■ Passage given ■
In the first half-hour of reading this book I found myself reaching for my phone over and over again. I kept wanting to clip out lines for Twitter or Tumblr, or so that I could put them into the inevitable review I’d write. But I realized I’d be copying the whole damn thing. Every single shimmering, truthful line has my heart gripped in its little serifed fist.

Fucking hell, this book. I type into my phone. I mean, fuck.

I’m thirty pages in and already I know: I will never write anything this good. Never.

*

Back in January I attended a photography workshop, one evening of which involved the students all showing each other their portfolios. Afterwards, I was chatting with one of the other photographers there, and I mentioned how struck I was by his work.

“I always find it so impressive to see someone conjure up an image, to construct something that didn’t exist before, completely from your imagination,” I said.

“But that’s what all art is,” he responded. “Making something out of nothing.”

“Well, I guess,” I said. “But it can also be taking one thing and turning it into something else, right?”

*

I asked Juliette the other day if she thought I was observant. She cocked her head and thought a moment. “You can be,” she said finally. “Sometimes you can be kind of oblivious, but you notice a lot of things that I don’t. And I think you’re really good at articulating things in a way that other people don’t think of, but that make you say, ‘Oh yeah, that is what I think.’”

*

This little bit of narcissistic despair, it’s not quite right. That is, I do write things like this. Some of these short paragraphs feel so familiar, intimate. Like a line from a poem that I haven’t quite thought of yet, but was maybe just around the bend. The difference is that everything I write, every picture I make, they come from life. If I have any talent or skill, it’s in awareness and analysis, not imagination. I can notice a detail and pluck it out and show it to you, and on a good day, maybe I can do that in such a way that you’ll see something new. But making something that wasn’t there before, that’s something that has always eluded me. It does not elude Jenny Offill.

■ Listing ■
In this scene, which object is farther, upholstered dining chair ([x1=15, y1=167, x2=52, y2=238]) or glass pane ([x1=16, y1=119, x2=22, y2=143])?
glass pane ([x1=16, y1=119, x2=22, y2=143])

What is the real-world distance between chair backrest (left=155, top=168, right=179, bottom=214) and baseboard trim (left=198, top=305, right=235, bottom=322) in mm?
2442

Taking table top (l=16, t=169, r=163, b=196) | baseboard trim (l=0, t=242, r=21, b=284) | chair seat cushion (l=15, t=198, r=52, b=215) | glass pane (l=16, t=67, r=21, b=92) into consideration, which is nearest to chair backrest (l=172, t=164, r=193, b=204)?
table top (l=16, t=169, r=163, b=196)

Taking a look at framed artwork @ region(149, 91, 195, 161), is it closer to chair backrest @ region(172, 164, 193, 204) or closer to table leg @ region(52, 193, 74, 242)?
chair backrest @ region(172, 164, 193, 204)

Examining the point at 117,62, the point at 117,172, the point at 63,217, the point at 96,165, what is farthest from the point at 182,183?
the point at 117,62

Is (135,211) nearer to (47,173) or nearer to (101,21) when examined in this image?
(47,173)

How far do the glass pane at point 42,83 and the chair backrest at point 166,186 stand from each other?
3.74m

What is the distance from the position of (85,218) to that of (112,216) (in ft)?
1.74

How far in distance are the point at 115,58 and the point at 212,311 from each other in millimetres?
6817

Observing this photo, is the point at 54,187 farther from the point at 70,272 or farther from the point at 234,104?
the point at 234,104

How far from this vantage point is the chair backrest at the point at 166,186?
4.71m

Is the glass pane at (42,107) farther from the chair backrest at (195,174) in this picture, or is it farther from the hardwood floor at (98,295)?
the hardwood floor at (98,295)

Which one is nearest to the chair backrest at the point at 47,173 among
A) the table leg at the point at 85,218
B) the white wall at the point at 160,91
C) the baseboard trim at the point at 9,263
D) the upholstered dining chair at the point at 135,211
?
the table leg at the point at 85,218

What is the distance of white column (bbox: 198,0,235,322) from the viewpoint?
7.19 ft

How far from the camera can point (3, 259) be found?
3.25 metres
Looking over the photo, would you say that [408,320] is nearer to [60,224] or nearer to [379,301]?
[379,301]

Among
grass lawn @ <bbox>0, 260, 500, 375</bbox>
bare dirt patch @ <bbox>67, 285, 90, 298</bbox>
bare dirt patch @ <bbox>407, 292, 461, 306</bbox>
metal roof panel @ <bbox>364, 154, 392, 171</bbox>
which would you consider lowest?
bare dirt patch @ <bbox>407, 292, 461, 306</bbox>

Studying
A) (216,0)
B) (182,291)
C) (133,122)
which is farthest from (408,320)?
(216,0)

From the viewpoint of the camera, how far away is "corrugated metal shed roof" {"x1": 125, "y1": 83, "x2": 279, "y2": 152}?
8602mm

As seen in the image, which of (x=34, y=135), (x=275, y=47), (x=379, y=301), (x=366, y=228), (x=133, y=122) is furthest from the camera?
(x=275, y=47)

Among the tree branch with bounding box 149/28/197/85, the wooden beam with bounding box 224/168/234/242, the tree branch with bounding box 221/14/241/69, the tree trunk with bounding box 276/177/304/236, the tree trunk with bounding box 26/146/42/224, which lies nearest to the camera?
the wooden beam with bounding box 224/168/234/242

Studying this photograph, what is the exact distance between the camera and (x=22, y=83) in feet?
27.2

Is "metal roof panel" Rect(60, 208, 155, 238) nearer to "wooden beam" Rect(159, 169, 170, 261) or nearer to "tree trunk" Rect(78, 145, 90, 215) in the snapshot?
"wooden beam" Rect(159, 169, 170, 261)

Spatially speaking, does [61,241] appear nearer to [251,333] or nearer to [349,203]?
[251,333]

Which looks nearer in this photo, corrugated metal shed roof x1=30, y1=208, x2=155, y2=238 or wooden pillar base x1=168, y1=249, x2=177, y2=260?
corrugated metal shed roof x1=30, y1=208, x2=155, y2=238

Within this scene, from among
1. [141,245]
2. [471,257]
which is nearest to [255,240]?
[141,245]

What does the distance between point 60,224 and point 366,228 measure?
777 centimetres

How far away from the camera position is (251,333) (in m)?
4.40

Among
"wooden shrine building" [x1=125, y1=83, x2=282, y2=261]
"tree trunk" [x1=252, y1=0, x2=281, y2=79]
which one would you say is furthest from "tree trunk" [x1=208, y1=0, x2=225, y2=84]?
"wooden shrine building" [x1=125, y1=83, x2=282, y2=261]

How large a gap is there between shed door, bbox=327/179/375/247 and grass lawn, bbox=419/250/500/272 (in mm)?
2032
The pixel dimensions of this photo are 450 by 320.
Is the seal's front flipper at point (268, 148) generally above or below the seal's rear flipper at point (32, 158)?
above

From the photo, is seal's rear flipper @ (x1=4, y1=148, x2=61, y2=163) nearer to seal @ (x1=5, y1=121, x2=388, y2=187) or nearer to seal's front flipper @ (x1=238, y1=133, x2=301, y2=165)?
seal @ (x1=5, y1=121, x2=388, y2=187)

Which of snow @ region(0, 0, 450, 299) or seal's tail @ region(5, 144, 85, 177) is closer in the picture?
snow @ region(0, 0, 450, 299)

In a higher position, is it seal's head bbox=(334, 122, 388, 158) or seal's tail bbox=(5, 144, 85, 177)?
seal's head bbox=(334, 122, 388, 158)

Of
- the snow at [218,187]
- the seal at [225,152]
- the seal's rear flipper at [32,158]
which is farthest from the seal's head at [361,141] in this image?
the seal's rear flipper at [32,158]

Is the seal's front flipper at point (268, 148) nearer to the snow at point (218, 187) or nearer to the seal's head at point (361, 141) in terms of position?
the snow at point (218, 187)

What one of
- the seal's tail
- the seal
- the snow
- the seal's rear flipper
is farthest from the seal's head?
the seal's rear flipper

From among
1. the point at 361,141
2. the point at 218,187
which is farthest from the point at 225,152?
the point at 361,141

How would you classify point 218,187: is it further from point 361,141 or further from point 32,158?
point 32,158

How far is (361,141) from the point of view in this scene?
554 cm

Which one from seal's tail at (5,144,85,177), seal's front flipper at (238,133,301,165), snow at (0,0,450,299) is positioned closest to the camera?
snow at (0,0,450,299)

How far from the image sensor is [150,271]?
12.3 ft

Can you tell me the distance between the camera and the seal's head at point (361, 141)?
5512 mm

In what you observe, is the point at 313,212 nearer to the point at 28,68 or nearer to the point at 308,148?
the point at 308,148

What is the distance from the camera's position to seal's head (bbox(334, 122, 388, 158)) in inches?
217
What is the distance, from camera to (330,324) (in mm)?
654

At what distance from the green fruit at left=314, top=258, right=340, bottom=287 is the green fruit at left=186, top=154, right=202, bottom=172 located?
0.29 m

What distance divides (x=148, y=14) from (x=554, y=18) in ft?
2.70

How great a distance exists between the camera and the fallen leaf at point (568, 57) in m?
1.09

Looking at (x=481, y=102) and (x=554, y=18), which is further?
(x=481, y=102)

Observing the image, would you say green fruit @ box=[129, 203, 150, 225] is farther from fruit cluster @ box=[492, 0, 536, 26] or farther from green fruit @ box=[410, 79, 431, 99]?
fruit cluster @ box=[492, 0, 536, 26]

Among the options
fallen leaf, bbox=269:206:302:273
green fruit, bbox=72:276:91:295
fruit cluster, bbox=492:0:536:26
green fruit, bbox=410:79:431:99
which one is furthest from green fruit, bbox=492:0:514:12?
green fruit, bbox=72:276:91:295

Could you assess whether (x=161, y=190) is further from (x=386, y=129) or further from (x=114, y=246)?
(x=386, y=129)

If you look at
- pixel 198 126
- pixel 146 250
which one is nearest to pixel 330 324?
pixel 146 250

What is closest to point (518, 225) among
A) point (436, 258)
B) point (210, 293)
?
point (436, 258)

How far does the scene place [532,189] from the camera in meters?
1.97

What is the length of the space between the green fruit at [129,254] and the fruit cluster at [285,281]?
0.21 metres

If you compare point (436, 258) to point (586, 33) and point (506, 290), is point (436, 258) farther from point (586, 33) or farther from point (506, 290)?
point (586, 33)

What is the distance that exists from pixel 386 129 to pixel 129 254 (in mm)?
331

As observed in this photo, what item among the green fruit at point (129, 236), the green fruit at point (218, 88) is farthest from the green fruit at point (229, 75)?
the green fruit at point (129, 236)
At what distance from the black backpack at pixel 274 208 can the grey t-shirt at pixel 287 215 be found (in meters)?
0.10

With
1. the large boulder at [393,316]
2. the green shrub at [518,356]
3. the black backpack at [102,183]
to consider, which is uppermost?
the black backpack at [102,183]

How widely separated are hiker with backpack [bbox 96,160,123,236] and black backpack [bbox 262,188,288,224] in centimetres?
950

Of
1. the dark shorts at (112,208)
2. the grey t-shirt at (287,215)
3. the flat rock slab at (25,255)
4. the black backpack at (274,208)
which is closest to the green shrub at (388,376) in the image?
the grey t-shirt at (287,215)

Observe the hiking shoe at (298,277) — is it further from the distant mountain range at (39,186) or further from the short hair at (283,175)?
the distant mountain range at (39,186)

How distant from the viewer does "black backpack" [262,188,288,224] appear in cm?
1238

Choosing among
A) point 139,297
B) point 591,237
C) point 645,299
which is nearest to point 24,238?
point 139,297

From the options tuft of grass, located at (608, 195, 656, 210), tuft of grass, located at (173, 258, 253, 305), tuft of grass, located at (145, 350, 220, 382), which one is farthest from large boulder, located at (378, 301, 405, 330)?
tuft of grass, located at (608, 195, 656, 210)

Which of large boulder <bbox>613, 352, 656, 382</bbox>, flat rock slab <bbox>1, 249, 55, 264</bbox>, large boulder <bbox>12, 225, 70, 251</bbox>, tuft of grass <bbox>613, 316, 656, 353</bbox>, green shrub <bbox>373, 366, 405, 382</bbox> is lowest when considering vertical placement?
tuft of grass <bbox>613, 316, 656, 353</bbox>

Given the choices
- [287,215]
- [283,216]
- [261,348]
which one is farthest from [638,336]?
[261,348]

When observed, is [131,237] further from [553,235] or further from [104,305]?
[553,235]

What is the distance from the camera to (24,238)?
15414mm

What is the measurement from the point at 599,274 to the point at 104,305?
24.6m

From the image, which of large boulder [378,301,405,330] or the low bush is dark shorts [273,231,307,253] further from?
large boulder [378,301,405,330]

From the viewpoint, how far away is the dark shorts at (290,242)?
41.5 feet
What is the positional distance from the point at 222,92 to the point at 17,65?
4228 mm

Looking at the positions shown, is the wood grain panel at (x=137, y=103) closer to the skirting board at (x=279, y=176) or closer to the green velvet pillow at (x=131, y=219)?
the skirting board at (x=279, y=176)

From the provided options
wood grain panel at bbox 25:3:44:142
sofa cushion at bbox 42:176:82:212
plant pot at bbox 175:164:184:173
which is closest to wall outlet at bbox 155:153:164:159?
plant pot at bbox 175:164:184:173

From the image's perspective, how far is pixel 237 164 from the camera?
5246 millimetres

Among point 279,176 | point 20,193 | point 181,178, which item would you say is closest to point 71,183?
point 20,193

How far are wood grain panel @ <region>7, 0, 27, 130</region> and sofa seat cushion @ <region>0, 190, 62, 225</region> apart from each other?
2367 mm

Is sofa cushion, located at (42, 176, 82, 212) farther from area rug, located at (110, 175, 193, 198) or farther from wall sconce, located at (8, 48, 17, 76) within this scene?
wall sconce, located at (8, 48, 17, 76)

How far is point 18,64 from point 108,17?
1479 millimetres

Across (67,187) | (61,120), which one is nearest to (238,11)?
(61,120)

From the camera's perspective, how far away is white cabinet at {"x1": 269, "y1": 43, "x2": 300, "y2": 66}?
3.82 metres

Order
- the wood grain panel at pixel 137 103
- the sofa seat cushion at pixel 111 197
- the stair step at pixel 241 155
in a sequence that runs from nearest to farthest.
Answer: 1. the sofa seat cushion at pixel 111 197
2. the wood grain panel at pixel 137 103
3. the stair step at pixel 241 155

■ To do ■
Reproduce the reflective essay word for word, from "This little bit" up to and including "elude Jenny Offill.".

■ The result ■
This little bit of narcissistic despair, it’s not quite right. That is, I do write things like this. Some of these short paragraphs feel so familiar, intimate. Like a line from a poem that I haven’t quite thought of yet, but was maybe just around the bend. The difference is that everything I write, every picture I make, they come from life. If I have any talent or skill, it’s in awareness and analysis, not imagination. I can notice a detail and pluck it out and show it to you, and on a good day, maybe I can do that in such a way that you’ll see something new. But making something that wasn’t there before, that’s something that has always eluded me. It does not elude Jenny Offill.